> **TASK GOAL**: Every entry that follows needs to be repeated exactly.

> **DATA LINES**:
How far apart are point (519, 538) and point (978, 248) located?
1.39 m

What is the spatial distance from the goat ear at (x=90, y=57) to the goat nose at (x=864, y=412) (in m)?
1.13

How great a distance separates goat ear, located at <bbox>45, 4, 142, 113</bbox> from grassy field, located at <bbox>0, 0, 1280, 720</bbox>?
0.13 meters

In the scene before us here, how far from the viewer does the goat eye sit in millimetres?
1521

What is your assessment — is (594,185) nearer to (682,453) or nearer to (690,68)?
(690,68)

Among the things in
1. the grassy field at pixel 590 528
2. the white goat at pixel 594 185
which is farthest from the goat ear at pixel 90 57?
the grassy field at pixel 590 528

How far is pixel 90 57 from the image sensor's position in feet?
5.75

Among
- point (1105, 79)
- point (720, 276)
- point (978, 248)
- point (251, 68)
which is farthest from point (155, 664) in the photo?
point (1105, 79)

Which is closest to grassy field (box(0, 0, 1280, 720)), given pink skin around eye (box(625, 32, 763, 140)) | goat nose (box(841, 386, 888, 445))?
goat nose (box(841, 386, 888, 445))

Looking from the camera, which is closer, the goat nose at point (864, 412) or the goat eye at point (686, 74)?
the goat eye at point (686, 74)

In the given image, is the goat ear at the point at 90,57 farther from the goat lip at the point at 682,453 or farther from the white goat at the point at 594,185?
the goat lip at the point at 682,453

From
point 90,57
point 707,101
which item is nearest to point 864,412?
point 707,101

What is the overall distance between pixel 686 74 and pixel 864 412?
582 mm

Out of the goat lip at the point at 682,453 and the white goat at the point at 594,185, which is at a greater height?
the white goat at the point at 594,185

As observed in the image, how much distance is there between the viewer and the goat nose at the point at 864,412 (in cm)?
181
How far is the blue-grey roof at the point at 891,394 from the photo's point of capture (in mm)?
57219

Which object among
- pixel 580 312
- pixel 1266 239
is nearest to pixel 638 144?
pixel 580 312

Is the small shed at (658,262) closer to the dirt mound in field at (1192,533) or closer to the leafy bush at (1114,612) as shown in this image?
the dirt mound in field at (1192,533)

> **OUTPUT OF THE TASK**:
How far apart are point (519, 538) and point (978, 248) located?
1.39 m

What is the spatial distance from the goat ear at (x=90, y=57) to the goat nose at (x=864, y=412) (in m)?
1.13

How great a distance separates goat ear, located at <bbox>45, 4, 142, 113</bbox> from grassy field, located at <bbox>0, 0, 1280, 720</bbox>?
0.13 meters

In the scene before us here, how far from the viewer does the goat eye sit in millimetres?
1521

What is your assessment — is (594,185) nearer to (682,453) or nearer to (690,68)?
(690,68)

Among the things in
1. the grassy field at pixel 590 528
2. the white goat at pixel 594 185
which is farthest from the goat ear at pixel 90 57?
the grassy field at pixel 590 528

How far is pixel 90 57 from the image sensor's position in feet?
5.75

Among
- point (1105, 79)
- point (720, 276)
- point (978, 248)
- point (251, 68)
which is farthest from point (155, 664) in the photo?
point (1105, 79)

Which is closest to grassy field (box(0, 0, 1280, 720)), given pink skin around eye (box(625, 32, 763, 140)) | goat nose (box(841, 386, 888, 445))?
goat nose (box(841, 386, 888, 445))

Looking from the camera, which is closer, the goat nose at point (864, 412) or the goat eye at point (686, 74)?
the goat eye at point (686, 74)

In the given image, is the goat ear at the point at 90,57 farther from the goat lip at the point at 682,453 or farther from the white goat at the point at 594,185?
the goat lip at the point at 682,453

From
point 90,57
point 707,101
which item is nearest to point 864,412?
point 707,101

What is the overall distance between pixel 686 74 and pixel 864 412?
582 mm

Out of the goat lip at the point at 682,453 and the white goat at the point at 594,185, which is at a greater height?
the white goat at the point at 594,185

As observed in the image, how much distance is there between the viewer and the goat nose at the point at 864,412 (in cm)?
181
How far is the blue-grey roof at the point at 891,394 from the photo's point of capture (in mm)?
57219

Which object among
- pixel 580 312
- pixel 1266 239
is nearest to pixel 638 144?
pixel 580 312

Is the small shed at (658,262) closer to the dirt mound in field at (1192,533) or closer to the leafy bush at (1114,612) as shown in this image?
the dirt mound in field at (1192,533)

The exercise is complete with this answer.